UNIVERSITY PARK, Pa. – An idea formulated by a group of students from the College of Information Sciences and Technology won first place in two challenges at the 2018 HackPSU competition, held Oct. 6-7 on the University Park campus.
The competition, a 24-hour social coding hackathon, brought 85 teams of Penn State students together to conceptualize, develop and present a product. Teams competed for various prizes through a number of challenges that focused on using different types of software or solving real-world company problems.
College of IST seniors Nitya Govind (IST), Austin Gongora (data sciences), and Mukesh Kandamaran (IST), and juniors Marshall Malino (data sciences) and Rommel Silva (IST) won first place in Google’s challenge for the best use of a Google Cloud platform and in the Nittany AI Alliance’s AI challenge, which encourages teams to develop an AI-based solution to a real-world problem at Penn State.

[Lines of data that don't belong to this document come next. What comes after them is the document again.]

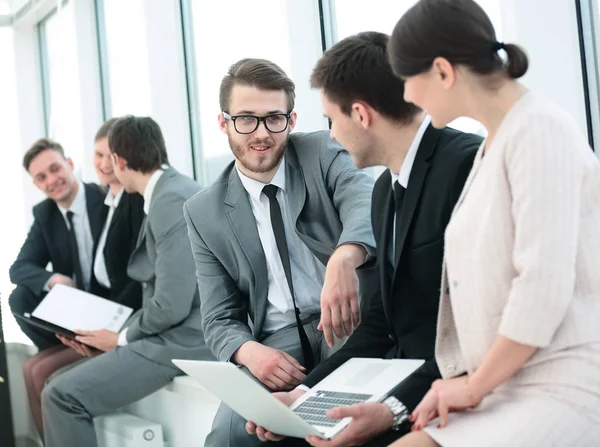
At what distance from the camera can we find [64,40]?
708 cm

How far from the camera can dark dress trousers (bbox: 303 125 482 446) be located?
6.09 feet

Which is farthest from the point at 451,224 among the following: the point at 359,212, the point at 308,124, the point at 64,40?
the point at 64,40

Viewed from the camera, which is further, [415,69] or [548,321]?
[415,69]

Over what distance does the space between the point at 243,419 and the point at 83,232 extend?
Answer: 9.22ft

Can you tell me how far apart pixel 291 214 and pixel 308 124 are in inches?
62.0

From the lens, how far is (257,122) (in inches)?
103

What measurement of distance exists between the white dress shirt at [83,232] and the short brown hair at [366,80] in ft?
10.4

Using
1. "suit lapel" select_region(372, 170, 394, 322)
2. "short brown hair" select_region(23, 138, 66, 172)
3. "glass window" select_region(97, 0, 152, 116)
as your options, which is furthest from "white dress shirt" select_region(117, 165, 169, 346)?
"suit lapel" select_region(372, 170, 394, 322)

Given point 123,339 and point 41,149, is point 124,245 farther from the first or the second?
point 41,149

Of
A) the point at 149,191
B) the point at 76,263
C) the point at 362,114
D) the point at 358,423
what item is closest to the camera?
the point at 358,423

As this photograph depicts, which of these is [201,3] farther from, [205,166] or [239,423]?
[239,423]

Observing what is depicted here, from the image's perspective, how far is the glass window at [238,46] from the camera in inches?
161

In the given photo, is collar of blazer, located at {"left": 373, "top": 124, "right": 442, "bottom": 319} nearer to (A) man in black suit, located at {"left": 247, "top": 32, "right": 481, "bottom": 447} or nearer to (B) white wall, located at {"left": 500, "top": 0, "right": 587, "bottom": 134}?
(A) man in black suit, located at {"left": 247, "top": 32, "right": 481, "bottom": 447}

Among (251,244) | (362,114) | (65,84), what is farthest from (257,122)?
(65,84)
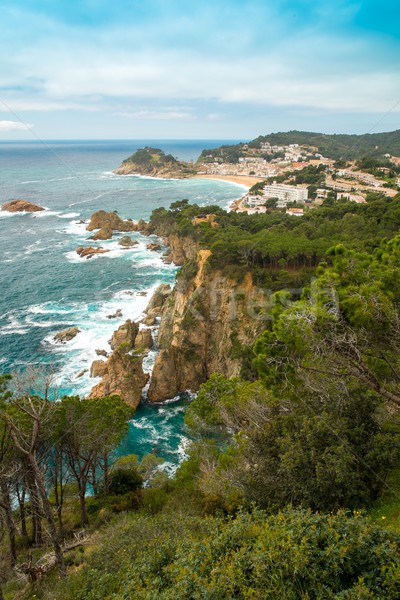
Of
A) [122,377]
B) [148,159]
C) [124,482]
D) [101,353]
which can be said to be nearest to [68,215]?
[101,353]

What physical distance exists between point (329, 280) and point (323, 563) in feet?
22.5

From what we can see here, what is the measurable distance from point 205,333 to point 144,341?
5.78 m

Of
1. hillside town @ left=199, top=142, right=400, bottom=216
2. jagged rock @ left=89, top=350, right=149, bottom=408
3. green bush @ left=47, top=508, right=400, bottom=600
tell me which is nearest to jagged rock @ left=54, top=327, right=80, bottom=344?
jagged rock @ left=89, top=350, right=149, bottom=408

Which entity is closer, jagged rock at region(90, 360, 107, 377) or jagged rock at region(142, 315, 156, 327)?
jagged rock at region(90, 360, 107, 377)

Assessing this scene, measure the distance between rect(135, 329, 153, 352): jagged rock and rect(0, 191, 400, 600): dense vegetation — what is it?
43.0ft

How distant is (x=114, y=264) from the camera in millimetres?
50844

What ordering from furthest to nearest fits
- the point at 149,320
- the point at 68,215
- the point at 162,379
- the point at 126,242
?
the point at 68,215
the point at 126,242
the point at 149,320
the point at 162,379

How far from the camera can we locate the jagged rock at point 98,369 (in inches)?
1101

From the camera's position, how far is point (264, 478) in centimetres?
988

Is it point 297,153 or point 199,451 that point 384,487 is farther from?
point 297,153

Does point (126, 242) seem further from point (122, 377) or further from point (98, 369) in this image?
point (122, 377)

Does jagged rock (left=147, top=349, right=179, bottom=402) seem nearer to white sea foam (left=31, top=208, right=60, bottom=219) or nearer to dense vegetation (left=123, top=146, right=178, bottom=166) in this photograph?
white sea foam (left=31, top=208, right=60, bottom=219)

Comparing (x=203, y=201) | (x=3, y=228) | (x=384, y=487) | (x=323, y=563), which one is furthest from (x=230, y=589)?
(x=203, y=201)

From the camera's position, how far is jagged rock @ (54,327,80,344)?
107 feet
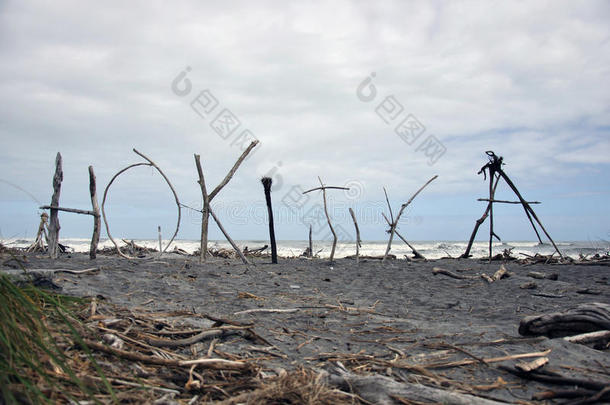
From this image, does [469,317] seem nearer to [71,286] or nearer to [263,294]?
[263,294]

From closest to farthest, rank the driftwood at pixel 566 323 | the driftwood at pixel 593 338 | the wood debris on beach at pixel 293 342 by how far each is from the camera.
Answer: the wood debris on beach at pixel 293 342
the driftwood at pixel 593 338
the driftwood at pixel 566 323

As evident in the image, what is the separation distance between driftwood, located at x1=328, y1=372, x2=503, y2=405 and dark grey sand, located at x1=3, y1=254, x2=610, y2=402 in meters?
0.33

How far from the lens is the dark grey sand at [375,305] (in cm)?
336

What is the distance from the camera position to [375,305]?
598cm

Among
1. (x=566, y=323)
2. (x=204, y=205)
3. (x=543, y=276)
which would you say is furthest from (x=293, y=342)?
(x=543, y=276)

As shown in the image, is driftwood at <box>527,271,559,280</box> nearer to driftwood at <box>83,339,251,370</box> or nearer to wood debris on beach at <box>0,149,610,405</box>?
wood debris on beach at <box>0,149,610,405</box>

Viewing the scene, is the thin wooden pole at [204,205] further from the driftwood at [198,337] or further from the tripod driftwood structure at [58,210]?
the driftwood at [198,337]

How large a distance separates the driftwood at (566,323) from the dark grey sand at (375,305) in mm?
187

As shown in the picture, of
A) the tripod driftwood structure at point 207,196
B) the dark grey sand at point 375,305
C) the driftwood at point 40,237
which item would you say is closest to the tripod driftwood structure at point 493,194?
Result: the dark grey sand at point 375,305

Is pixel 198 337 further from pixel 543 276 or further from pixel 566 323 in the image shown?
pixel 543 276

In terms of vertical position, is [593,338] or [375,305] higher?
[593,338]

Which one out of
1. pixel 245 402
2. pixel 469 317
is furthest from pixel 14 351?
pixel 469 317

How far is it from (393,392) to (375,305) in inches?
138

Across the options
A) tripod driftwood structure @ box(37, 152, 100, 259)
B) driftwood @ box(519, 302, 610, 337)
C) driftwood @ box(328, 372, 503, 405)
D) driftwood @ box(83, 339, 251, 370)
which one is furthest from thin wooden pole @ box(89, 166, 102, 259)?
driftwood @ box(519, 302, 610, 337)
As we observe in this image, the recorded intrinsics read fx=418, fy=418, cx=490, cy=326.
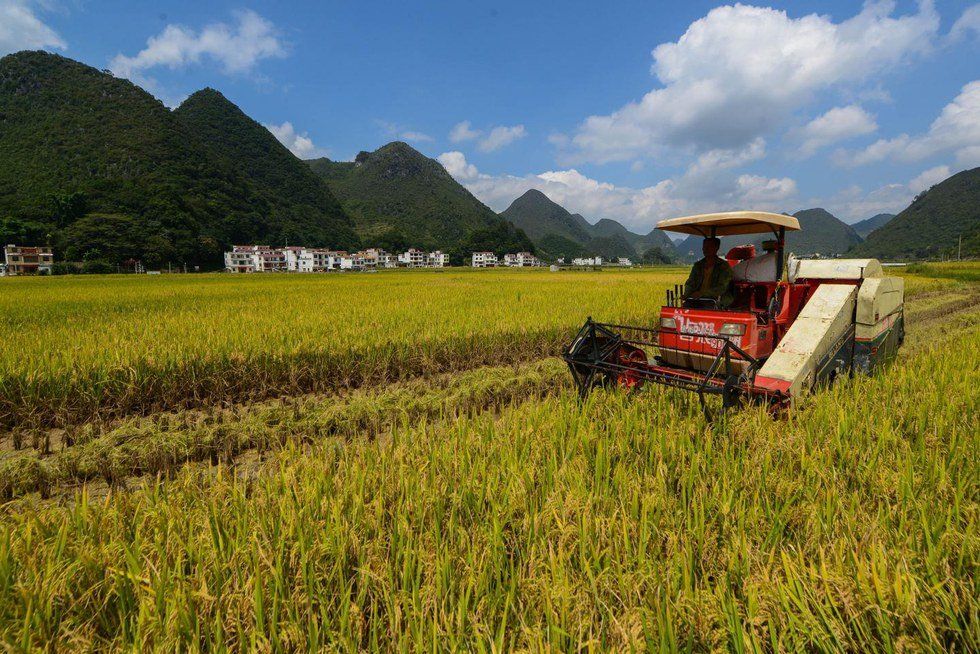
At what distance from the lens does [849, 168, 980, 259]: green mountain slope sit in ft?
337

The group’s product, AIODA, which stands for Artificial Intelligence on Demand Advising, features a chat bot that automatically answers students’ frequently asked questions for advisers.
“We’ve all had trouble scheduling advising appointments,” said Govind. “But this isn’t just from the students’ point of view.”
She explained that while students complain that it’s sometimes hard to meet with advisers, advisers also want to focus on solving bigger problems and not be inundated with minor questions.
“That’s how we got the idea to improve advising to create an on-demand chat bot,” Govind continued, “so that advisers can focus on higher-level issues and on what they’re actually here for, which is helping students. Other questions, like how many credits a student has left to graduate, can be easily automated.”
The team members said that while this was their first time participating in HackPSU, they have worked together before. They are currently in the process of launching a club at Penn State that focuses on emerging technologies. They said that the level of teamwork they’ve established, combined with the foundation of soft skills they’ve built in the College of IST, helped them in the HackPSU competition.
“We were able to gel together as a group because we had prior experience working in groups and understanding what went wrong,” said Govind. “And having that logical structure of how to start our presentation and how to end it perfectly were all things we learned in IST.”